Aaraeus
Aaraeus

Reputation: 1155

Copying an entire column using OpenPyXL in Python 3

I'm trying to copy an entire column over using OpenPyXL. Google seems to offer a lot of examples using ranges, but not for an entire column.

I have a workbook with a single worksheet with a load of dates in column A and column JX (A contains monthly dates, JX contains quarterly dates). I want the monthly dates column (in A:A) to be copied over to each worksheet ending in 'M' in my target workbook, and the quarterly dates column (in JX:JX) to the worksheets ending in 'Q'.
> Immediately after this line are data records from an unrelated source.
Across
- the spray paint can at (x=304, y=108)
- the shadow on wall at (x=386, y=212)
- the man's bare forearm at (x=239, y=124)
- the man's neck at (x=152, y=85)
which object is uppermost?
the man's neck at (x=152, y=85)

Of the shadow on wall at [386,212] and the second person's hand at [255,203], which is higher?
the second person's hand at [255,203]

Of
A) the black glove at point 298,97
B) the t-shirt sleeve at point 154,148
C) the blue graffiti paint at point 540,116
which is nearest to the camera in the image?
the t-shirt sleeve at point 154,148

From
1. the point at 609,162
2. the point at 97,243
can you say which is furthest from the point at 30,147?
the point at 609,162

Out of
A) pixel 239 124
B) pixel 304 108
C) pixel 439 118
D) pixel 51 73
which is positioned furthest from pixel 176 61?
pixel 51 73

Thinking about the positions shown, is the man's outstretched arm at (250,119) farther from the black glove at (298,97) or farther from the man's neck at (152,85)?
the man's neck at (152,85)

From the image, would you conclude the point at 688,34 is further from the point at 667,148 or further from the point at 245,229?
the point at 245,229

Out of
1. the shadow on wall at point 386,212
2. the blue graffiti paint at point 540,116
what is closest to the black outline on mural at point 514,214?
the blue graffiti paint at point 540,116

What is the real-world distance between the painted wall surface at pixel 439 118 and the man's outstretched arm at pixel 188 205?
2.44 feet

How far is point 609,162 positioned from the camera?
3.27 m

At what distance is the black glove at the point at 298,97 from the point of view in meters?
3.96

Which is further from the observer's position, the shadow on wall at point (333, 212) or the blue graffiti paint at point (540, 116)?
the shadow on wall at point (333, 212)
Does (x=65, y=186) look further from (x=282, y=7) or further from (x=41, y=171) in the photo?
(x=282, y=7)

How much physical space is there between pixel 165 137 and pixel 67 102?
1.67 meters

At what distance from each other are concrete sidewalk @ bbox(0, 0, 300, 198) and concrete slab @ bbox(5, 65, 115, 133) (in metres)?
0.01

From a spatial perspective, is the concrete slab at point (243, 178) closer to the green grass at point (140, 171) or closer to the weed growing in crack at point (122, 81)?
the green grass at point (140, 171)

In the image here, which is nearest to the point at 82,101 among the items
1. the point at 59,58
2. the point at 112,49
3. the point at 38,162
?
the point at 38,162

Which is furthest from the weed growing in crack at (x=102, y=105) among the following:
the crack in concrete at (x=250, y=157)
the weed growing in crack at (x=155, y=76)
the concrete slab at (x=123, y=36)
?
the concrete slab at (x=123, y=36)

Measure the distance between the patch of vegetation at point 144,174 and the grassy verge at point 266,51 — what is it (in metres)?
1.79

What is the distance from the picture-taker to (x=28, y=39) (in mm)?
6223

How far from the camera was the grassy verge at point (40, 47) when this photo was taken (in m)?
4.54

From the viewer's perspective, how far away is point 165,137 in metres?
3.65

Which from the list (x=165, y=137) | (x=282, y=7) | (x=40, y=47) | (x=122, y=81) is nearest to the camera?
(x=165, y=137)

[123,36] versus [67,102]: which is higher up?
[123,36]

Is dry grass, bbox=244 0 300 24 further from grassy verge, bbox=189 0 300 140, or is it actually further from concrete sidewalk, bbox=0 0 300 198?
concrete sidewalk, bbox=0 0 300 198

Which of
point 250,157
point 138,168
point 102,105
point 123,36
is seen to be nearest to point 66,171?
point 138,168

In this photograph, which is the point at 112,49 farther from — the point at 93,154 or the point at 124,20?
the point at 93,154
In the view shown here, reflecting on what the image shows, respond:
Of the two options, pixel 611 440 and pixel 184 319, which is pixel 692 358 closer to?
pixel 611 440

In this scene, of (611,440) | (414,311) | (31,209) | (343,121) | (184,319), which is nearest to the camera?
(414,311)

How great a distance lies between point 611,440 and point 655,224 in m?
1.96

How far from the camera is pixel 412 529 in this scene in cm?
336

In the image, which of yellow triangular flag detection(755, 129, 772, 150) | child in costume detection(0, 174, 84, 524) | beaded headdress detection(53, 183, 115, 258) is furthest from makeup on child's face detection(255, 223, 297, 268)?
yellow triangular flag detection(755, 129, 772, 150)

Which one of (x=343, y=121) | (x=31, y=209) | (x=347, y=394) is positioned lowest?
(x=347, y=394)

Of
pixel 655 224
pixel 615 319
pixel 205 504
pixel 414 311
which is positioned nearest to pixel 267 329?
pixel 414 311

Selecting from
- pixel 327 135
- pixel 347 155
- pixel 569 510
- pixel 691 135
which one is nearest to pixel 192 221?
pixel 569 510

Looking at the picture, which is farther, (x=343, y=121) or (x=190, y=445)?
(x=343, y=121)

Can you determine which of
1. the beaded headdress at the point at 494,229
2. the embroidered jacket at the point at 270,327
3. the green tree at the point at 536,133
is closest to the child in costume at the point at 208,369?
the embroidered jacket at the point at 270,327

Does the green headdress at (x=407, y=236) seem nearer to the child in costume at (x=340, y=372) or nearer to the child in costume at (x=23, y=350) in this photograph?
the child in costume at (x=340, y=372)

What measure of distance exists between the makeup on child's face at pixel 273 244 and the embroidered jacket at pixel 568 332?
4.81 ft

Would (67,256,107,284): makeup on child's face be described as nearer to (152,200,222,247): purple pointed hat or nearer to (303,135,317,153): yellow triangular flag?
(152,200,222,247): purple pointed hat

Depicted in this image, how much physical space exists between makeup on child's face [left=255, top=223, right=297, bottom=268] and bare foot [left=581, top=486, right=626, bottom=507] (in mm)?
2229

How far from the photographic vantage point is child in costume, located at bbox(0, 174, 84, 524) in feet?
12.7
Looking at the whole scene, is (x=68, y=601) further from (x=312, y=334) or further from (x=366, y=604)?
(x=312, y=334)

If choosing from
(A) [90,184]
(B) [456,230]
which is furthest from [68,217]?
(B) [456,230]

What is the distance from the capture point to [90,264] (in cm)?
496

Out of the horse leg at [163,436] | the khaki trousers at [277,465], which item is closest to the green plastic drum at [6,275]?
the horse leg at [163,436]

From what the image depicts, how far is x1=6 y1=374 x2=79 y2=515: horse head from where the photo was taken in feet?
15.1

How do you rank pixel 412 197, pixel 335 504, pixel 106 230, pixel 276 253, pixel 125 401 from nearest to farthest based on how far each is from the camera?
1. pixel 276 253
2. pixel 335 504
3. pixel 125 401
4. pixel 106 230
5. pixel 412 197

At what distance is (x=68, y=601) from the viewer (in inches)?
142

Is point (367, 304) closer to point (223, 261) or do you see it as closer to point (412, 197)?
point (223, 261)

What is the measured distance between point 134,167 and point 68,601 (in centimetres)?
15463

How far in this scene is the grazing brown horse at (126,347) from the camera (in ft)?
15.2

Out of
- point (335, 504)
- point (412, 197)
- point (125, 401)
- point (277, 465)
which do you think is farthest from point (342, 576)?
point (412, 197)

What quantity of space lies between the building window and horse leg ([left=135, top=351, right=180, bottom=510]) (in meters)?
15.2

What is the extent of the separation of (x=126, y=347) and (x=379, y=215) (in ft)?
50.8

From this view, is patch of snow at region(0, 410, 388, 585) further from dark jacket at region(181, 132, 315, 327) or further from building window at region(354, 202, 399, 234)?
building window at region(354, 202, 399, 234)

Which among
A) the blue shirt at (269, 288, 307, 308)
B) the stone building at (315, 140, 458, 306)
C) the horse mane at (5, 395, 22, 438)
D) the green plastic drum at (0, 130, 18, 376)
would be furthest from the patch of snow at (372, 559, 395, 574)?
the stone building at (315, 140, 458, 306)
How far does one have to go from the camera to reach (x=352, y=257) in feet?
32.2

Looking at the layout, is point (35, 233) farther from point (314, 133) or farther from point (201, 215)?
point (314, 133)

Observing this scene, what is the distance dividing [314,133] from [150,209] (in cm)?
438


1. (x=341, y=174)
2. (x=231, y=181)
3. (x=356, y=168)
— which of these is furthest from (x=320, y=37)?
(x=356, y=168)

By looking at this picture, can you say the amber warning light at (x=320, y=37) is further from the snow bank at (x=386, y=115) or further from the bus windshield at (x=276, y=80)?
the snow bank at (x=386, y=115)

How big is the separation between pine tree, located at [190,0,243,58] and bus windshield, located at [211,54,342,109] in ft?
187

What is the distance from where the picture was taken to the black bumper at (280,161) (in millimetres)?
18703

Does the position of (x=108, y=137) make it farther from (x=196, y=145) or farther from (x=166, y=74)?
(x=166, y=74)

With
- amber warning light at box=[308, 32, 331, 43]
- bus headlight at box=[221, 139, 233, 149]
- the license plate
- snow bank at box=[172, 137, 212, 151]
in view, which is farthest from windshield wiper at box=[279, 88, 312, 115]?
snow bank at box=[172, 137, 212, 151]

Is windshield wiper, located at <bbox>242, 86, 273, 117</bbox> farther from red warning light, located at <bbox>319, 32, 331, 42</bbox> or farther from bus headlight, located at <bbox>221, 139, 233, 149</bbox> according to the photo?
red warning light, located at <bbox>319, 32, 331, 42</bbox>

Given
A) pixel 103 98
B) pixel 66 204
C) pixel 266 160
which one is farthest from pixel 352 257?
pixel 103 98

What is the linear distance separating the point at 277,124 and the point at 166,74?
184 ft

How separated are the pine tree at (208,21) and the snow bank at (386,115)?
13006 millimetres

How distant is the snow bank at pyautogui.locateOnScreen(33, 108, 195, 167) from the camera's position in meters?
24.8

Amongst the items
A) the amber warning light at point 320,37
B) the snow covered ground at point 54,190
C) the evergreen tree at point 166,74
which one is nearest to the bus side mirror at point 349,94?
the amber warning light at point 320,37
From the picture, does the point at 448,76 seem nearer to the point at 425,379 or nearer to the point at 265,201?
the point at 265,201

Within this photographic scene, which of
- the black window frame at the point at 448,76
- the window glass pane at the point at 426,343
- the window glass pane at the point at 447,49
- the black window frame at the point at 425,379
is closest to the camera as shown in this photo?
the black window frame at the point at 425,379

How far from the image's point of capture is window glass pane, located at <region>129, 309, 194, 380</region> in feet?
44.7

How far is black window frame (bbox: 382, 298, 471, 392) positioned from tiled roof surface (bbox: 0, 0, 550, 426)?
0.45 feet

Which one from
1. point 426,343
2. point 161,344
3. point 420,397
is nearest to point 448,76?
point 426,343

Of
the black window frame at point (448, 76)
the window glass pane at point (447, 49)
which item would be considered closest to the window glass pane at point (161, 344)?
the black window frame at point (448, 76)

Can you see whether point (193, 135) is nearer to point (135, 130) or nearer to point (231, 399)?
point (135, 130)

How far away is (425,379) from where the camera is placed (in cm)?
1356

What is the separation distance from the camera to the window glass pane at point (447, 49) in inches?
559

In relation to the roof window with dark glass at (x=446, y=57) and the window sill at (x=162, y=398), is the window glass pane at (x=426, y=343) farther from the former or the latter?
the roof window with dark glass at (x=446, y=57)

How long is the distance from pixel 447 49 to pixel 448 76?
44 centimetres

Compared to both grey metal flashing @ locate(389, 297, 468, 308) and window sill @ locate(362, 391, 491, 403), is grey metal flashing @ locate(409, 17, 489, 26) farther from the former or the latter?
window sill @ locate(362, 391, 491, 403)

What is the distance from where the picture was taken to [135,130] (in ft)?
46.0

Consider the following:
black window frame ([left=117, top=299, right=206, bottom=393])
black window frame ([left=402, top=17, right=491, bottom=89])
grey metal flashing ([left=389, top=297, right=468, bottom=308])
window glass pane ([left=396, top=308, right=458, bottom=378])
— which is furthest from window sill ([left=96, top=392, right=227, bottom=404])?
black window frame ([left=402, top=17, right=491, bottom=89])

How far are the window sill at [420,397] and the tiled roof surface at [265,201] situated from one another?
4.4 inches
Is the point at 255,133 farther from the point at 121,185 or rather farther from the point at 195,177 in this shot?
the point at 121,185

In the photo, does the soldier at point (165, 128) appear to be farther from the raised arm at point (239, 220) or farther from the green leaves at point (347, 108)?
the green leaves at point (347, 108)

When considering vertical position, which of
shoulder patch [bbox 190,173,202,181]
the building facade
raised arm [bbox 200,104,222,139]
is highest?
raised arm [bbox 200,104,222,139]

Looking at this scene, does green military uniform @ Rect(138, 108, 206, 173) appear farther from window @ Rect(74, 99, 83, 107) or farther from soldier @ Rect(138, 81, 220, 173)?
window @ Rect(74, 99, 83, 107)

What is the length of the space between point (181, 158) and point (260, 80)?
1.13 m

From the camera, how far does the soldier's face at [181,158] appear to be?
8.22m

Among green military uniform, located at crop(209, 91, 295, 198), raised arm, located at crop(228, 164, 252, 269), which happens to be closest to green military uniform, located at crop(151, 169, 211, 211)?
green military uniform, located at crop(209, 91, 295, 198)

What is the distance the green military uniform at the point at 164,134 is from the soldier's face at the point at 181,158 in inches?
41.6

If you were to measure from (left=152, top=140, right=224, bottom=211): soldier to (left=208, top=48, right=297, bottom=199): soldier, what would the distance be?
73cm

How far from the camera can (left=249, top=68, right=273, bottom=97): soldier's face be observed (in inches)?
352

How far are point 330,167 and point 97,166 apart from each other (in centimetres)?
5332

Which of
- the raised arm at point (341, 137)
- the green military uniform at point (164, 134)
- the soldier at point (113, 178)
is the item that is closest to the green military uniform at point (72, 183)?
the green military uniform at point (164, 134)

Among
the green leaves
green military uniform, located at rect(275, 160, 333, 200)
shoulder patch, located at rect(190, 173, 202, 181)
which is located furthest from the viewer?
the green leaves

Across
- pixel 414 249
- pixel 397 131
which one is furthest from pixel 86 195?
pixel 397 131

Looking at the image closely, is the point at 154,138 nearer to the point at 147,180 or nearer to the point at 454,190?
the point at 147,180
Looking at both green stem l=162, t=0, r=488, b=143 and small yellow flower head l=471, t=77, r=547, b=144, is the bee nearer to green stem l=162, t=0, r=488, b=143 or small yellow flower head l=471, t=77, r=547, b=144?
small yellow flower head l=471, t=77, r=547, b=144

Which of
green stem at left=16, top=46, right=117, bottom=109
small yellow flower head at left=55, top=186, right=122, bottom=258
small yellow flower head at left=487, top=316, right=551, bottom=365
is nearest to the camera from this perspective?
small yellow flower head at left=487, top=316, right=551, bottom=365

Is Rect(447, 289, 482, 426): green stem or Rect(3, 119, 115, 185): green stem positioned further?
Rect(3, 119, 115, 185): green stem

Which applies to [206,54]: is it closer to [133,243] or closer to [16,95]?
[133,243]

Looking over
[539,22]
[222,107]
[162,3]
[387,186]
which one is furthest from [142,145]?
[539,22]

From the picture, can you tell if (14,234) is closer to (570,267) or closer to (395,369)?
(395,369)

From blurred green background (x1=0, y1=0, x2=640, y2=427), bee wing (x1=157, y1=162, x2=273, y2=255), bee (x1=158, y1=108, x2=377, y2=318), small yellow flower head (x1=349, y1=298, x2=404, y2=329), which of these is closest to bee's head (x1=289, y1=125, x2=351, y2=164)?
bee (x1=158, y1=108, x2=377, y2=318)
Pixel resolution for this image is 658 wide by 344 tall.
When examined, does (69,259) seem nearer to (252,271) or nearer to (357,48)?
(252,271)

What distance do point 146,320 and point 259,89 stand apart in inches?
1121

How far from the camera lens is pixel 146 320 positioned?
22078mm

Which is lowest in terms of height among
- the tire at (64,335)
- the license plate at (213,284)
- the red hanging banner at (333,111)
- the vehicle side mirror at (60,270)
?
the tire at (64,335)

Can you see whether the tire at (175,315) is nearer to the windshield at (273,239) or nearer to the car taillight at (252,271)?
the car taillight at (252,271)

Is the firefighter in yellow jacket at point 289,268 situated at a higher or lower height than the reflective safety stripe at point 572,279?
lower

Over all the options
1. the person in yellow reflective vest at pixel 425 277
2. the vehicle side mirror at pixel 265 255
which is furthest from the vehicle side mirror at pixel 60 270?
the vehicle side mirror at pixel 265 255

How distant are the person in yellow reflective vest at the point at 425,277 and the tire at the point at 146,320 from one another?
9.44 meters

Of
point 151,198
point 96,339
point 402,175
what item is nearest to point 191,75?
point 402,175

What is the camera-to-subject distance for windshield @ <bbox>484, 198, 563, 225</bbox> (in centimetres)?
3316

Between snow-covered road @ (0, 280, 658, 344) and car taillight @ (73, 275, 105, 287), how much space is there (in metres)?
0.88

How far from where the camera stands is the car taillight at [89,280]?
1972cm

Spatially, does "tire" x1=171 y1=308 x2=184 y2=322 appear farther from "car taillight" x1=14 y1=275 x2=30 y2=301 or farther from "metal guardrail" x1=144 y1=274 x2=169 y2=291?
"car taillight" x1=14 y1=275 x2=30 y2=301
However, for some reason the last nested for loop, for src, dst in zip(ws_base[monthRange], ws_target['A:A']): is only copying the first cell, and nothing else. It looks like I'm identifying the correct column with my monthRange and quarterRange strings, but Python isn't looping through the whole column despite the fact that I've got two ranges defined.

Does anyone have any ideas?

# Load the target workbook
targetwb = openpyxl.load_workbook('pythonOutput.xlsx')


# Load the source workbook
wb_base = openpyxl.load_workbook('Baseline_IFRS9_' + reportingMonth+'.xlsx')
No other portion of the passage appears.